A indignação de alguns amigos com relação ao Igor Kannario e seu sucesso no carnaval não me surpreende. Se a crítica é musical, aceito numa boa. Menos de quem ouve Ivete Sangalo e adjacências, como se isso fosse de uma superioridade musical estratosférica. Eu não seguro a minha língua quanto às críticas de que se trata de uma apologia ao crime ou à degradação da sociedade civilizada etc etc etc. Degradação da sociedade é o HSBC, e todo mundo come caladinho, sobretudo a imprensa.
Votando à canariCULTURA, lembro que o que o Igor Canário (se escreve Kannário) fez e faz não é novidade. E sempre foi visto como algo pernicioso, sobretudo para a classe média. E também para a polícia.
Wilson Batista era reconhecidamente um malandro carioca, presos inúmeras vezes, com muitos amigos marginais, cujas letras frequentemente versavam sobre a malandragem ou como diz a Ciência do Direito, cheia de garbo, letras que trasitavam entre o “contínuo de licitudes e o descontínuo ilicitudes”. “Lençol no pescoço”, samba de Wilsom gravado em 1933 por Silvio Caldas, é uma ode à malandragem. Uma apologia à vida fácil, com desprezo ao trabalho.
“Sei que eles falam Deste meu proceder Eu vejo quem trabalha Andar no miserê Eu sou vadio Porque tive inclinação Eu me lembro, era criança Tirava samba-canção Comigo não Eu quero ver quem tem razão”.
O velho Moreira da Silva, rei do samba de breque, fez do malandro um herói. De forma brilhante, registre-se. Em “Na subida do morro”, outro clássico, uma parceria dele com Ribeiro Cunha, ele ameaça, corta e estraçalha um desafeto com a navalha.
“Você mesmo sabe Que eu já fui um malandro malvado Somente estou regenerado Cheio de malícia Dei trabalho à polícia Prá cachorro Dei até no dono do morro Mas nunca abusei De uma mulher Que fosse de um amigo Agora me zanguei consigo Hoje venho animado A lhe deixar todo cortado Vou dar-lhe um castigo Meto-lhe o aço no abdômen E tiro fora o seu umbigo”
E o que dizer de Bezerra da Silva com Malandragem dá um tempo (Vou apertar, mas não vou acender agora) ou de “Os direitos do otário”?
“Quem fala alto é malandro E conhece a barra pesada Otário só tem dois direitos Tomar tapa E não dizer nada. (...) É que aonde pintar Um otário Tem caguetagem e malícia Otário é a imagem do cão E também cachorrinho De policia.”
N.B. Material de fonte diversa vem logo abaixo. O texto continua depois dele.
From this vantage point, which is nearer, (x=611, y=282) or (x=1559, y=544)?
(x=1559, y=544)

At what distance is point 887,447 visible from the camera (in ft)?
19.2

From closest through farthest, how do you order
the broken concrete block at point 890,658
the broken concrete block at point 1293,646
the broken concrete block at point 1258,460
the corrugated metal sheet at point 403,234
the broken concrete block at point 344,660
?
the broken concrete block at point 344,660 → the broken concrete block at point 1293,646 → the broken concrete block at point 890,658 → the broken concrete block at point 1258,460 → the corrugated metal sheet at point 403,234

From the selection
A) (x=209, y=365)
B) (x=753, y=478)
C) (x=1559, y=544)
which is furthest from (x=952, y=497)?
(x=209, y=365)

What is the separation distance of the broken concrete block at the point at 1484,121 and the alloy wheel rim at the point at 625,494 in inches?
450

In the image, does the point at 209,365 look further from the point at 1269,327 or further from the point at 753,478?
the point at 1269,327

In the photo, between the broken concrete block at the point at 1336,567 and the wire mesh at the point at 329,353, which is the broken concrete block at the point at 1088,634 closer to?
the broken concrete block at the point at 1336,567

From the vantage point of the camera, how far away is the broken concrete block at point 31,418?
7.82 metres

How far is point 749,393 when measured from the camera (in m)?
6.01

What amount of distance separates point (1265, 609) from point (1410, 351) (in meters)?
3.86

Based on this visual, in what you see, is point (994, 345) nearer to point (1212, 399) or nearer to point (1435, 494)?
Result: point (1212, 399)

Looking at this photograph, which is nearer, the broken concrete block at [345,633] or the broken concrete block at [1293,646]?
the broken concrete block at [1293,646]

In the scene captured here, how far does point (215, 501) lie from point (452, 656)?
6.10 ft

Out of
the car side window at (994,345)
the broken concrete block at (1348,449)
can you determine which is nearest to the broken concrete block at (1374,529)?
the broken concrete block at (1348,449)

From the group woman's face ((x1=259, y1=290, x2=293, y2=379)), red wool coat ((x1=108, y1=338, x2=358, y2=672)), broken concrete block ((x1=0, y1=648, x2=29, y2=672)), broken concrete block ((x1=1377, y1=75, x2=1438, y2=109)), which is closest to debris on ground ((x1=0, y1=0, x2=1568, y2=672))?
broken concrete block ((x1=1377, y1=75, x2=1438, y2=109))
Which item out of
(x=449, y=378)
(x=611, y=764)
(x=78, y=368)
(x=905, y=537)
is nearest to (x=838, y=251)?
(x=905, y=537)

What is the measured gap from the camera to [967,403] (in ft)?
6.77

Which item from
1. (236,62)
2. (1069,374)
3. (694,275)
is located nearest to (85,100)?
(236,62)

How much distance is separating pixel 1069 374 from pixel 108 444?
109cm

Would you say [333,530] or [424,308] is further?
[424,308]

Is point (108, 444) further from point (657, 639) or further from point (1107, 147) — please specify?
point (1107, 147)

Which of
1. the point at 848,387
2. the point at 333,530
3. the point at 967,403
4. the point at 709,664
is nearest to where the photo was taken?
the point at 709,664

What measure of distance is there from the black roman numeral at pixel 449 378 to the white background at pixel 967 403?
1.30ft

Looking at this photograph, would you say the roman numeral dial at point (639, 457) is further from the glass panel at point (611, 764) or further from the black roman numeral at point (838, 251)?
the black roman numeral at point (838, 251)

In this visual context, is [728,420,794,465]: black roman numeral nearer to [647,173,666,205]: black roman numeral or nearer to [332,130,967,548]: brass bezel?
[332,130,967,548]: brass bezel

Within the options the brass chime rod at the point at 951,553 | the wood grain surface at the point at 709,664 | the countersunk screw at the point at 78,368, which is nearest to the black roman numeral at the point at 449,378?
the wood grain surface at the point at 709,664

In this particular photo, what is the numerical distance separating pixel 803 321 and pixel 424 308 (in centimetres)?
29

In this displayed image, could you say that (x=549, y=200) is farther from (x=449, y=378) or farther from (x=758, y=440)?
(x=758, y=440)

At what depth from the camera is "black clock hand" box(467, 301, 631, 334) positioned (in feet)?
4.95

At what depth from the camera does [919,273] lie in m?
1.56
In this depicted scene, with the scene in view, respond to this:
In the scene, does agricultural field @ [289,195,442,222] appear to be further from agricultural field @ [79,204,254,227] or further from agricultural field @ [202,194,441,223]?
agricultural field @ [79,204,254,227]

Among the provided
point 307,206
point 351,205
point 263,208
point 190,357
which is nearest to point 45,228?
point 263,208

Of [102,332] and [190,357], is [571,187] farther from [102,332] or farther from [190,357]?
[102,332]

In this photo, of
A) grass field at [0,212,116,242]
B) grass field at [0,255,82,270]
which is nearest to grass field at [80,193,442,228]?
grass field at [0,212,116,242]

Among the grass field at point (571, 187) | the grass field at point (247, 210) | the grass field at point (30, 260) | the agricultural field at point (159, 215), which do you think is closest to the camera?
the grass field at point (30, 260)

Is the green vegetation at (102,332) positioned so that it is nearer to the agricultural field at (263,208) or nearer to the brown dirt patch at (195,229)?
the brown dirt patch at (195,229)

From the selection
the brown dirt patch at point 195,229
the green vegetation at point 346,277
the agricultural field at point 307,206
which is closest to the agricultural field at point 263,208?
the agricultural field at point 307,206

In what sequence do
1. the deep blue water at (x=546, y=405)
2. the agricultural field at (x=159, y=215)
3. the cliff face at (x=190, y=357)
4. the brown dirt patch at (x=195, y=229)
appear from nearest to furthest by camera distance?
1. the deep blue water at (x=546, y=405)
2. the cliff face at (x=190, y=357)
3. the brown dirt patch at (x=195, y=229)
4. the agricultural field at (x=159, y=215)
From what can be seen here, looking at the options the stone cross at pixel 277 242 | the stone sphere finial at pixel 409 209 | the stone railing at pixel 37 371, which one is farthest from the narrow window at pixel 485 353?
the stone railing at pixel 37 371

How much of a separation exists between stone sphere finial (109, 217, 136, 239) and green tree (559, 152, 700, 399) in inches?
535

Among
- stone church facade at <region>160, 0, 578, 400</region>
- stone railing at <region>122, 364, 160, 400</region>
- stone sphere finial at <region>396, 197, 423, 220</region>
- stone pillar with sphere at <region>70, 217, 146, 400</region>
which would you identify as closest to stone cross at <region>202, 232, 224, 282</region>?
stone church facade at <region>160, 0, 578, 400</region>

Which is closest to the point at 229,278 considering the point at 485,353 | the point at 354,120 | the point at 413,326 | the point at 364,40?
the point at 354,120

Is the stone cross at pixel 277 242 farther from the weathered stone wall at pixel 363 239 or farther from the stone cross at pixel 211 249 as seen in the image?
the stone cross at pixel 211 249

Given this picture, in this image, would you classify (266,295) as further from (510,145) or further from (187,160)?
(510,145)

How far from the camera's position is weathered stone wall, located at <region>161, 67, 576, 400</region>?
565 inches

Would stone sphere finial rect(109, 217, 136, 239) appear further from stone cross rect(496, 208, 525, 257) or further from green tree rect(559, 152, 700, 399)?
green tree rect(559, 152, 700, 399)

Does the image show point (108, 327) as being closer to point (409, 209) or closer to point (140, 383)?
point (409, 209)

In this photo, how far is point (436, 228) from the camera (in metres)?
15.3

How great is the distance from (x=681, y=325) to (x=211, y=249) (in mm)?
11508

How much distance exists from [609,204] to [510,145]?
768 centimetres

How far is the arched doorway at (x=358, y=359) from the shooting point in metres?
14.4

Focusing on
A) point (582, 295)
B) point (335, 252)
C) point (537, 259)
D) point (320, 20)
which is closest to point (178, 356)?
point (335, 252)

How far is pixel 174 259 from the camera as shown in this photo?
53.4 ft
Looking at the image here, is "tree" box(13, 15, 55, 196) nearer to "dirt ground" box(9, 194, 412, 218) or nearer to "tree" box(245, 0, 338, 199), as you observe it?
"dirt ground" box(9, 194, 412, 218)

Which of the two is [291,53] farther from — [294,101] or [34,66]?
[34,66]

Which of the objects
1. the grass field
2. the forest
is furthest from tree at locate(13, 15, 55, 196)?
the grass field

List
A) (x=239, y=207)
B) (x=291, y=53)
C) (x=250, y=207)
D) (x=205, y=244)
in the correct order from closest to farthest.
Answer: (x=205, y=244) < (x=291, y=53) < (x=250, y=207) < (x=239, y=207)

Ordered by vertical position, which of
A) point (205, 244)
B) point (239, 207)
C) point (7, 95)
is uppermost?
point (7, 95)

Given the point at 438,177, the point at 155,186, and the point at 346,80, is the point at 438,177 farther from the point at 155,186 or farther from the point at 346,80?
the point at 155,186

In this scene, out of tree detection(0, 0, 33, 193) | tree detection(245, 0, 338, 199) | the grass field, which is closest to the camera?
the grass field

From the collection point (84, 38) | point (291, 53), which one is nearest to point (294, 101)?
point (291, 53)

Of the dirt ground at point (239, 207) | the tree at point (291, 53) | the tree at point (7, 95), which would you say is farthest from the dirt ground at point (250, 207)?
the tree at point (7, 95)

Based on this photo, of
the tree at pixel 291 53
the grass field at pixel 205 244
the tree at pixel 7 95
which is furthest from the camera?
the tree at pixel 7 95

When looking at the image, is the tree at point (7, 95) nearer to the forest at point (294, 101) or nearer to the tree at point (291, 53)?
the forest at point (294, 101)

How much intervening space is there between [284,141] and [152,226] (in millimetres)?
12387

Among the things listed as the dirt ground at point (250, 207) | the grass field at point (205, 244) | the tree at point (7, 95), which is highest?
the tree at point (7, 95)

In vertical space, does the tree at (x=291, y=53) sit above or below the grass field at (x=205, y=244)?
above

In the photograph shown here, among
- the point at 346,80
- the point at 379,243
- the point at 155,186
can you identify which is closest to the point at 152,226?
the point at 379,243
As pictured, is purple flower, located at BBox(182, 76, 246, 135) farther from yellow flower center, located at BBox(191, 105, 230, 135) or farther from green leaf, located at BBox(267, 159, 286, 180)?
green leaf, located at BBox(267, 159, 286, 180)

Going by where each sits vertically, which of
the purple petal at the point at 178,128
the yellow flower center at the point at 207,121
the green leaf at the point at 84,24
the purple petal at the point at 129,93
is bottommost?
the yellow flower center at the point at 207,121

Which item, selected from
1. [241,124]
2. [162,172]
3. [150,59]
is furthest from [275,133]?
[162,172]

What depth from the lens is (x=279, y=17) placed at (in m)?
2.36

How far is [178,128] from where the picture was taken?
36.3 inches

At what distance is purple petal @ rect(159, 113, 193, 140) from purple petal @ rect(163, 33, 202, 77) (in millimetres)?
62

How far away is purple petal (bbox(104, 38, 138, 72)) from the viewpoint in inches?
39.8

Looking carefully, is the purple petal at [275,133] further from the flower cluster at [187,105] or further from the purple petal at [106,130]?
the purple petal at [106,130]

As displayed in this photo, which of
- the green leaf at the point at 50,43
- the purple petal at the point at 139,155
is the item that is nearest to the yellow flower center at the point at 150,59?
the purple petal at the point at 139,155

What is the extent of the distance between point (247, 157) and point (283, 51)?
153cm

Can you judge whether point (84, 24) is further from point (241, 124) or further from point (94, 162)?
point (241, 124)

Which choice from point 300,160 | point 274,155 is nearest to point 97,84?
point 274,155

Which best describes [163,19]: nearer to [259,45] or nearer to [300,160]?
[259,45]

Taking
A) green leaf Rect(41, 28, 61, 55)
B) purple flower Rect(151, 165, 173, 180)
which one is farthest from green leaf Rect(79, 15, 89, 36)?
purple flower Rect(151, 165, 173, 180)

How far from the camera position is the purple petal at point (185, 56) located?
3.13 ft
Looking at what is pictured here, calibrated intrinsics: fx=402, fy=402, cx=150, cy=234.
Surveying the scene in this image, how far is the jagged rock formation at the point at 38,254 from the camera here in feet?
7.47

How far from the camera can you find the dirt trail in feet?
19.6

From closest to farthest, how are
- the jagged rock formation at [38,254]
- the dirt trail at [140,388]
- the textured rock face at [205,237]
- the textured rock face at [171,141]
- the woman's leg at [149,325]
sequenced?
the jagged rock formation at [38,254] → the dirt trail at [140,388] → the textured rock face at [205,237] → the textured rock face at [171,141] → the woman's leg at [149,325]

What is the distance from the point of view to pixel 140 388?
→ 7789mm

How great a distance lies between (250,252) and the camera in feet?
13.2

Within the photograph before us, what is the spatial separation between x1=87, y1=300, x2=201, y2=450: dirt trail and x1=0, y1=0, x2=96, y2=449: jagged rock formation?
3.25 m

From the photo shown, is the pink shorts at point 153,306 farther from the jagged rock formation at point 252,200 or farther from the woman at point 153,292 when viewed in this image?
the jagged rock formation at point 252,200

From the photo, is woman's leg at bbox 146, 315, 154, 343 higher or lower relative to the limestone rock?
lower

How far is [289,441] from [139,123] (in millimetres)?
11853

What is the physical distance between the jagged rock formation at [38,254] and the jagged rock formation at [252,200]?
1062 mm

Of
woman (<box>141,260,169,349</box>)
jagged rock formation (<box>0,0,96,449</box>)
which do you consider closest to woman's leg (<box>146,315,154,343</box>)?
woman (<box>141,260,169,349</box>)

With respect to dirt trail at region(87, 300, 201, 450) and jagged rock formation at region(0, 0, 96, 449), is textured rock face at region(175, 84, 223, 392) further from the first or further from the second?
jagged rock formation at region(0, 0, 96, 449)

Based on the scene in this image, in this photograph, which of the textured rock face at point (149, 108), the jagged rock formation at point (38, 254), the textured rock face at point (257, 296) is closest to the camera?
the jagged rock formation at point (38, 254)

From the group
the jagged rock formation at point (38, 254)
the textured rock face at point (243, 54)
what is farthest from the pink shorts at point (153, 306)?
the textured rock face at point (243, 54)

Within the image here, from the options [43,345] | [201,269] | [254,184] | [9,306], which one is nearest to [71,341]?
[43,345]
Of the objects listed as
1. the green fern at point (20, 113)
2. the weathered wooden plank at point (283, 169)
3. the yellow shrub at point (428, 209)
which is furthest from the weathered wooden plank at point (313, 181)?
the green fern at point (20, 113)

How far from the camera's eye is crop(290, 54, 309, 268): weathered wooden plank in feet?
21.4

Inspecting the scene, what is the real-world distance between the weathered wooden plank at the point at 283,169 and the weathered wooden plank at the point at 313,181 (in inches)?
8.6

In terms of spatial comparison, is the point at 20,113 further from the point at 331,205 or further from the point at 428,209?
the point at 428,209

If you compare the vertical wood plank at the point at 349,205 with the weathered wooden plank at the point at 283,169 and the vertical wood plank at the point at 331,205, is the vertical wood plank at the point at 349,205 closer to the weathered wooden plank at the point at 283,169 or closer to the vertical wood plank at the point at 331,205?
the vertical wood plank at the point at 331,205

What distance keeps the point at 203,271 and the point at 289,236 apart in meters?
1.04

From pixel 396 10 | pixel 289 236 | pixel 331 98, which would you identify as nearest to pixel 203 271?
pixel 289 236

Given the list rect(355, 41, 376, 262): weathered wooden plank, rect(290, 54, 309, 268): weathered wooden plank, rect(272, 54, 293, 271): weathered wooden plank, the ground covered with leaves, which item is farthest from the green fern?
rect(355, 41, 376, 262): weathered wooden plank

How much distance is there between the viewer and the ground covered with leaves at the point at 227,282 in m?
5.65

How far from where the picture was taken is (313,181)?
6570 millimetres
Pobre é quem produz cultura nesse país, já nos ensinou o Ariano Suassuna. Eu posso não gostar, mas Igor Canário (se escreve Kannário) está fazendo somente isso. Produzindo cultura. No gueto e com o gueto. E do gueto para cada bairro de Salvador e o interior do estado. Qual o problema disso? É que eu não gosto do que ele canta? Discordo da letra? Porra, eu não gosto de 95% do que eu escuto, e nem por isso quero amordaçar o gueto.
Somente acho trágico assistir ao Estado brasileiro entrar nos guetos somente para assassinar a juventude negra, e depois ver nossa classe média, cinicamente, apontar o dedo para Igor Canário (se escreve Kannário). Se o Estado brasileiro só entra no gueto para matar, vocês, indignados, esperam em troca quais manifestações culturais?
Por que será que o gueto, desde Wilson Batista e antes dele, não gosta da polícia e apoia quem vai contra ela?